704 PAINTED MILITIA “MAKE-DO” SNARE DRUM, CONVERTED INTO A STORAGE CONTAINER, CIRCA 1812. Painted with an eagle in flight, bearing a shield and clutching a brace of arrows and branches beneath fourteen stars, all in red, blue, green and gold on a blue ground within a red starburst border, the wood drum with traces of grain decoration. Height 14 ½ inches, diameter 15 ½ inches.

705 PAINTED TIN EAGLE-DECORATED “MAKE-DO” CIVIL WAR DRUM, PROBABLY FROM A GAR POST. Painted with an eagle soaring above a red, white and blue shield and holding a banner inscribed “PLURIBUS UNUM,” all on a blue ground, appears to retain the old hoops and ropes. Height 18 ½ inches, diameter 21 ¼ inches. Together with a snare drum painted around the percussion hole with a stylized floral device embellished with brass nails in a conforming pattern, the sides grained in red and black. Height 14 ½ inches, diameter 16 ¾ inches. (2)

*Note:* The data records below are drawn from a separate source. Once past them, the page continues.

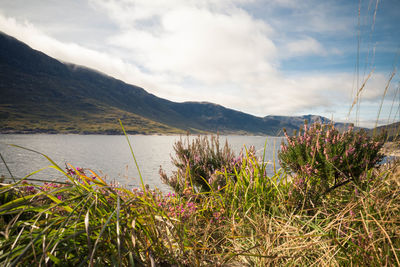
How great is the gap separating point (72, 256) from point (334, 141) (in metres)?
3.77

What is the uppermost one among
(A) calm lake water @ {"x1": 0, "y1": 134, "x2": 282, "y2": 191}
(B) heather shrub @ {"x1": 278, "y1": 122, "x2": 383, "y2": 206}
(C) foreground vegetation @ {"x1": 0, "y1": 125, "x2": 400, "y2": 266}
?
(B) heather shrub @ {"x1": 278, "y1": 122, "x2": 383, "y2": 206}

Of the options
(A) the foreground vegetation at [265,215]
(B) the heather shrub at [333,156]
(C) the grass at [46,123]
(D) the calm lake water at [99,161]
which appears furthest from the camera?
(C) the grass at [46,123]

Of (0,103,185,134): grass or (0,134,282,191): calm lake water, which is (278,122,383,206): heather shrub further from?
(0,103,185,134): grass

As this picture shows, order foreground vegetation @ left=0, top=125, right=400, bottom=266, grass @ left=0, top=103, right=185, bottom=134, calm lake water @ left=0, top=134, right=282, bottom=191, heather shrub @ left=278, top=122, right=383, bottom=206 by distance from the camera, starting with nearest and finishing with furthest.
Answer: foreground vegetation @ left=0, top=125, right=400, bottom=266 → heather shrub @ left=278, top=122, right=383, bottom=206 → calm lake water @ left=0, top=134, right=282, bottom=191 → grass @ left=0, top=103, right=185, bottom=134

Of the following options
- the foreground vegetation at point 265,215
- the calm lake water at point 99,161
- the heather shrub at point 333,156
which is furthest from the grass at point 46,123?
the heather shrub at point 333,156

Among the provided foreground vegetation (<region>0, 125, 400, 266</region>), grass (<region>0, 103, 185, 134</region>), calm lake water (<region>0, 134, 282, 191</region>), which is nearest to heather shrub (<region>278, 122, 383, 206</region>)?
foreground vegetation (<region>0, 125, 400, 266</region>)

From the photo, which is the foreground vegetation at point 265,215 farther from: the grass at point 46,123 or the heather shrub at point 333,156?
the grass at point 46,123

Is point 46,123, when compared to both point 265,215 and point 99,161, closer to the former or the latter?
point 99,161

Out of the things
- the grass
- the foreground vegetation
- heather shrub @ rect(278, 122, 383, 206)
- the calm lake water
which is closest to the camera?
the foreground vegetation

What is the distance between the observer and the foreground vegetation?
5.78 ft

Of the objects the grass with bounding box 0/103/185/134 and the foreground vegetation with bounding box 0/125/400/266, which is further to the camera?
the grass with bounding box 0/103/185/134

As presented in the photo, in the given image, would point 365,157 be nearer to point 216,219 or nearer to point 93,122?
point 216,219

716 ENGLISH PAINTED WOOD DRUM. Painted on the front with the crowned initial “GR” above “XXXIII” on a red ground, within red and ochre leather bands, bearing a paper label inscribed “HISTORIC REPRODUCTION/ of 18th Century British Military Drum belonging to the/ 33rd Regiment of Foot which Fought in the American Revolution.” Diameter 14 ½ inches.

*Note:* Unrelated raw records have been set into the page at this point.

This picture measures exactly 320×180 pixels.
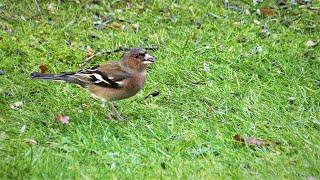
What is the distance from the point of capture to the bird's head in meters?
6.57

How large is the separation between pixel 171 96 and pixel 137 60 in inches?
27.4

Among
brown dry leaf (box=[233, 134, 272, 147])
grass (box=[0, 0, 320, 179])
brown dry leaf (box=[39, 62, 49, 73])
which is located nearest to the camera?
grass (box=[0, 0, 320, 179])

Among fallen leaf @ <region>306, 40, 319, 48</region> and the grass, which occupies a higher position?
the grass

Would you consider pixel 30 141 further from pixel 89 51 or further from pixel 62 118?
pixel 89 51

717 PAINTED WOOD BASS DRUM DECORATED WITH AN EAGLE, CIRCA 1830. Painted with an eagle in mustard with black and red spots, clutching a red serpent spotted in black and yellow, above eleven stars and a swag painted to match the eagle, beneath seven stars flanking the initials “J.A.,” the percussion hole within the nail initials “IOI” flanked by vertical borders, the sides grained and within red sponged bands. Height 21 inches, diameter 25 inches.